Along with artists and craftspeople and mountain music (more per capita than anywhere else in the U.S.), these mountains also offer a rich literary life, which sustains me.  I participate in four poetry, writing, critique, and book groups, take Great Smokies Writing Program classes in memoir and poetry, and volunteer with the annual Carolina Mountains Literary Festival as archivist and an introducer.  Gail Godwin is our keynote this year—a North Carolina native, her latest novel, Grief Cottage, is set in the coastal Carolinas.

With the NC High Peaks Trails Association, l’m part of an Audubon Climate Watch team that identifies birds here in the mountains, slowly learning calls and feathers at my feeder and on the mountaintops.  I pick up litter at the Buck Creek Gap overlook along the BlueRidge Parkway a few miles up the road from my home.

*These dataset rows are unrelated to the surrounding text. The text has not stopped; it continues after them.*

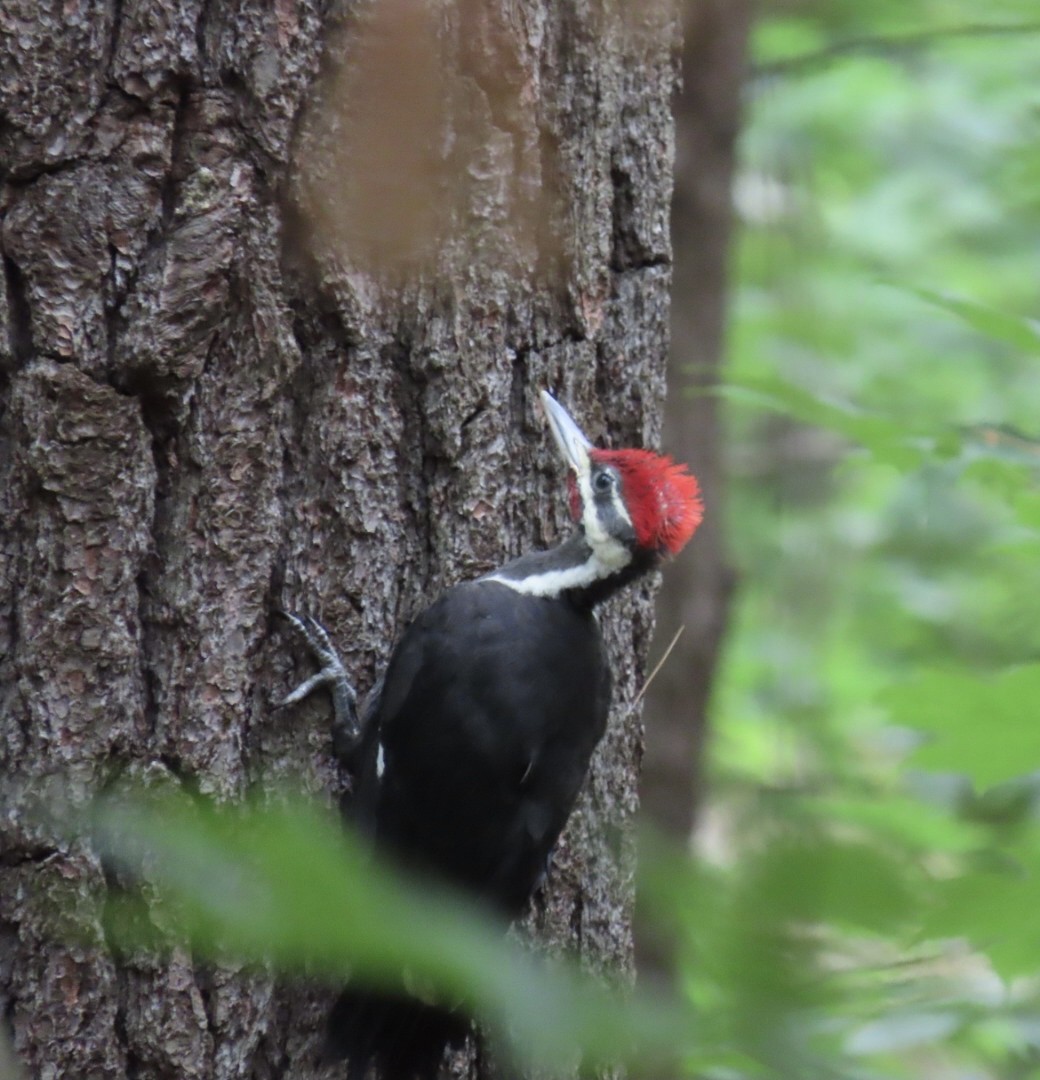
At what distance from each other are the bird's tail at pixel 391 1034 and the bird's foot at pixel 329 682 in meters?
0.37

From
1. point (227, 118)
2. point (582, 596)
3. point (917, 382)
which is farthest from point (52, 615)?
point (917, 382)

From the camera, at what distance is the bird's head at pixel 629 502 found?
2.28 m

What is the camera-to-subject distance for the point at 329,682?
2.00 metres

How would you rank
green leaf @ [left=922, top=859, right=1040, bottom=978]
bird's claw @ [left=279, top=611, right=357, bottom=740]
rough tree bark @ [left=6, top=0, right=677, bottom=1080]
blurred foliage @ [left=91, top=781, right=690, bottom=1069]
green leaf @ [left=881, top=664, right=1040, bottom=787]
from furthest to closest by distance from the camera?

And I’m learning to weave—four placemats and napkins are nearing completion in russet, turquoise, and gold yarn on my four-harness loom at the end of the counter. 

 

What was your most memorable experience as a student at Swarthmore?

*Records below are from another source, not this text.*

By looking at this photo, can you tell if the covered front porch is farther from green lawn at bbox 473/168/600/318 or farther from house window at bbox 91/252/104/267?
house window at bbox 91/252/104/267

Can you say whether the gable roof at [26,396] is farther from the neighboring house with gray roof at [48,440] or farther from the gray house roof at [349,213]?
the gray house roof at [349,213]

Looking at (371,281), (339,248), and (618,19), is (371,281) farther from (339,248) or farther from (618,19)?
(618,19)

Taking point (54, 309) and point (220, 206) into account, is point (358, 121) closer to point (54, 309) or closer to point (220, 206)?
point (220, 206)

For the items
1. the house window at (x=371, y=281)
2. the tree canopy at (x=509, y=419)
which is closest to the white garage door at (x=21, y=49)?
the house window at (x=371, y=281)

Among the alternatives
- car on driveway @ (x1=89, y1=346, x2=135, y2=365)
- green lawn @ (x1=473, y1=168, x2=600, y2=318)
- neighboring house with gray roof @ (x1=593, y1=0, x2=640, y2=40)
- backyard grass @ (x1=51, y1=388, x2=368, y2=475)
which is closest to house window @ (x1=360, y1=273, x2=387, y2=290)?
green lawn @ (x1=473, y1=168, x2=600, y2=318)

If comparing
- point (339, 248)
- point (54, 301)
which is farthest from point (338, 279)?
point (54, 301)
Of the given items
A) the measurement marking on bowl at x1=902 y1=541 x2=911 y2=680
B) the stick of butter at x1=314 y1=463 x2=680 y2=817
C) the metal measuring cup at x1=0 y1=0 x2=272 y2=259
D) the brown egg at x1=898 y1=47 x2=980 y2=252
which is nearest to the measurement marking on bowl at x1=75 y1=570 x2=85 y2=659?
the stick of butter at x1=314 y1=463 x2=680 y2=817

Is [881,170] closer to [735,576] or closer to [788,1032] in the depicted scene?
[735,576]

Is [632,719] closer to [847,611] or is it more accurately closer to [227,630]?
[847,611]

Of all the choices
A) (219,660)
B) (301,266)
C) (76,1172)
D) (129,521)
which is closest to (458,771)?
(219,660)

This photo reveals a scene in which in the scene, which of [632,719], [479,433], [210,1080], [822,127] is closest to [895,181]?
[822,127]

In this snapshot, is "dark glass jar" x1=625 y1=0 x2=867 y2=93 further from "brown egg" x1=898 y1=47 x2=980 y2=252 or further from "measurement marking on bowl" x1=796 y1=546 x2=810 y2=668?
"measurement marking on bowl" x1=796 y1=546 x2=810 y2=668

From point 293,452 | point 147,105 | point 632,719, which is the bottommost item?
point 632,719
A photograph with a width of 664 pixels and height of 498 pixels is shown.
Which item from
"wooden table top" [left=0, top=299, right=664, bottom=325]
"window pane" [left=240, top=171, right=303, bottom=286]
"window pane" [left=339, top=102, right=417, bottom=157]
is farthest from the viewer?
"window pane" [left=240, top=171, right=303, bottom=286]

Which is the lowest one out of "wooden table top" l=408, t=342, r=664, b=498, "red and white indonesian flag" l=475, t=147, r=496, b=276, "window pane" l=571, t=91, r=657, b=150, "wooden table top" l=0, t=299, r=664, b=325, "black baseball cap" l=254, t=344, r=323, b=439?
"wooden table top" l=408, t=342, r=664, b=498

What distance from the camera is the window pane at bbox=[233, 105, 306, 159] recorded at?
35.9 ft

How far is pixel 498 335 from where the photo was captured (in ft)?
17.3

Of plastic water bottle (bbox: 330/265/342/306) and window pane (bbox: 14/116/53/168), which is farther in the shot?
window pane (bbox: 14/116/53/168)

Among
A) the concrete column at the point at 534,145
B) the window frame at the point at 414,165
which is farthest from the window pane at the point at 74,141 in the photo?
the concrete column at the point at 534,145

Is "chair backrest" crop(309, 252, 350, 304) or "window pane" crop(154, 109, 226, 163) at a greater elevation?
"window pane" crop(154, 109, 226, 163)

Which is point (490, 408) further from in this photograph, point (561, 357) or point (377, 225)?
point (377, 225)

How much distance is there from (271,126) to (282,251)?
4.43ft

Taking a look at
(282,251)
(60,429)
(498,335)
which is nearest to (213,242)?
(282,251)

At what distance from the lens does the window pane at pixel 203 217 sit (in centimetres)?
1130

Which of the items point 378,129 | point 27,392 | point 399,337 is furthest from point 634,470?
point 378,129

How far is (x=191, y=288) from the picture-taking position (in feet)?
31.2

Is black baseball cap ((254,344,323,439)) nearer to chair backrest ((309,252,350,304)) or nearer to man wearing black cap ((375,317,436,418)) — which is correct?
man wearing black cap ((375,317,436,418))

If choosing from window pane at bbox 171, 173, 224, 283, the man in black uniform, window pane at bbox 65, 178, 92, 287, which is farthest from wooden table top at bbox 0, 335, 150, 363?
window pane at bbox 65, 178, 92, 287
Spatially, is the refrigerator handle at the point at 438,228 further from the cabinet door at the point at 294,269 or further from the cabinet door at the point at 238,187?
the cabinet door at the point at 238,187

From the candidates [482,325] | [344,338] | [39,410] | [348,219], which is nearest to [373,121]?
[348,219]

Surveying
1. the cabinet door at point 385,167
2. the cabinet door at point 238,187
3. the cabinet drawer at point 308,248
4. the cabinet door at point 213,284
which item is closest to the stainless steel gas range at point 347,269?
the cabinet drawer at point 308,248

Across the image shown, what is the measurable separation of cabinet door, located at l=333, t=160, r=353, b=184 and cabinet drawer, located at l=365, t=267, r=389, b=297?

Coming from Tennessee on a full scholarship, I was soon aware of the class and educational differences, and gleefully gobbled up all I could learn in classes and beyond—Friday night folk-dancing, College Chorus, movies in Clothier, Charlie Chaplin seminars with Prof. Vandercamp, fasting and speaking out against the Vietnam War with SDS—the beginning of my activist days. And yet, some of my most memorable experiences foretell my present life; I loved the campus arboretum and Crum Woods, where I often walked for the welcome relaxation and solitude they brought amidst the intense academics.

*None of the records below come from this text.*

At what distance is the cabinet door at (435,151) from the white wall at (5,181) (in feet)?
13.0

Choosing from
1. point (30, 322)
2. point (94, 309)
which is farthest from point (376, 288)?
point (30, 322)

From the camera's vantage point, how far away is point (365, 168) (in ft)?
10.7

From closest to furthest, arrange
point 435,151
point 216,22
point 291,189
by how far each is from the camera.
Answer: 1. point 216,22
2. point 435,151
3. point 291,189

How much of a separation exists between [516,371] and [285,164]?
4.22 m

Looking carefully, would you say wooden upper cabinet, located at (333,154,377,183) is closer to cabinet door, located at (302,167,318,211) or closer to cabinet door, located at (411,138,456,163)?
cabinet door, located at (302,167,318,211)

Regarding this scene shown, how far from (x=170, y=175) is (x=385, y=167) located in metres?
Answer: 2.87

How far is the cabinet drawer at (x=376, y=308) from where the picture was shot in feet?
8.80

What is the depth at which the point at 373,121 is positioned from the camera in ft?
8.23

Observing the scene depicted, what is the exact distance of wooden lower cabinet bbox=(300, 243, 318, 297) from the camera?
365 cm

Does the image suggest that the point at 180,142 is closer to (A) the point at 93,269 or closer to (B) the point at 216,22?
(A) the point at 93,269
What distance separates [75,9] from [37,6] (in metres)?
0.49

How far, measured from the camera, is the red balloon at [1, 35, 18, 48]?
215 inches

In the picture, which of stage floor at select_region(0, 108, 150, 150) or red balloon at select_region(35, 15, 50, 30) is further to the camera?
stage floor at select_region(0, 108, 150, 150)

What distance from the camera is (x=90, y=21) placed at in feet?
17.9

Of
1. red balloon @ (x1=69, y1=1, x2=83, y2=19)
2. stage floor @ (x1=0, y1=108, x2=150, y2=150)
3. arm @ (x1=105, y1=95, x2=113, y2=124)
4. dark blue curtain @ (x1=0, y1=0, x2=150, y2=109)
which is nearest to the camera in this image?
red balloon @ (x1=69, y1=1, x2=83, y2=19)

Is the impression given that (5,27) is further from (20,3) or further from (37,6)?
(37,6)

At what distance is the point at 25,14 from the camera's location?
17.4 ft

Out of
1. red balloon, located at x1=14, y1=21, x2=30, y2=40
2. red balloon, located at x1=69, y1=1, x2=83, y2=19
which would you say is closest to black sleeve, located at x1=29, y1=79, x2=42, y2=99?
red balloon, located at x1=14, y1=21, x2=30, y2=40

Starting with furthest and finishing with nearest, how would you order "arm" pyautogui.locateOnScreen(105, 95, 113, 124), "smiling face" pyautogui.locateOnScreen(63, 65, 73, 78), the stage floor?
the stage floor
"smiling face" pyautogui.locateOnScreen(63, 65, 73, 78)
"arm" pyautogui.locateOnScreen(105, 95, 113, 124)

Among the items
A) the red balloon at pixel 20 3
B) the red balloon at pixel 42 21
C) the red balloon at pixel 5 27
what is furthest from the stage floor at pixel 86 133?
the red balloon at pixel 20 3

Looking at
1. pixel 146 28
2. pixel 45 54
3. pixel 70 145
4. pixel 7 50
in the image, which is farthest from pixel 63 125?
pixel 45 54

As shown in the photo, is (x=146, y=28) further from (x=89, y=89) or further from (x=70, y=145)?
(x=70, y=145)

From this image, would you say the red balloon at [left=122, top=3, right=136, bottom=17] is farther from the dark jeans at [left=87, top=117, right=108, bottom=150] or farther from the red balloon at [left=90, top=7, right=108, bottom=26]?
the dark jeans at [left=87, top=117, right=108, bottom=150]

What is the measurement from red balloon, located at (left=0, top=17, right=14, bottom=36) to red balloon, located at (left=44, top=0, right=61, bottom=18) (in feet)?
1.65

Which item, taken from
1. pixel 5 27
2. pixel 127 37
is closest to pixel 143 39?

One highlight was an evening of study in the old Friends Library with its high stained-glass window, discovering T. S. Eliot’s “Little Gidding” for Samuel Hynes’s Modern Poetry seminar and ecstatically scribbling out a paper about its truth, likely incomprehensible to professor and classmates but core memory to this day.

 

Was there a professor that helped inspire you?

I don’t remember the names of the professors so much as the delight of the subjects—Shakespeare with Derek Traversi, Italian Renaissance Sculpture, Modern Poetry with Samuel Hynes, Political Theory with Roland Pennock, Romantic Poetry with Harold Pagliaro, Spencer’s Faerie Queen with Susan Snyder. The Honors Seminars inspired me to focus deeply and creatively on their content. During the English honors exam, when I faced a panel of scholars, I wore a daisy in my hair, spilled my drink, and defended my essay on King Lear that challenged the prevailing thesis on Cordelia’s death.

I was an Honors English major, with minors in art history and political science. Obviously, my studies were not about preparation for a career—I volunteered with AFSC in eastern Kentucky after graduation—but about the liberal arts, expanding my knowledge in many directions.

The curriculum was still old white European men at that time—it was during my feminist, coming-out days in the ’70s in Baltimore that my world expanded to include the writings of women of color and much more. I’m grateful to Swarthmore for that very ability and encouragement to expand my horizons and live a life that supports the “growing edge of history”—a phrase I learned from a history professor at Swarthmore.

As T.S. Eliot wrote in “Little Gidding”:

“We shall not cease from exploration
And the end of all our exploring 
Will be to arrive where we started 
And know the place for the first time.”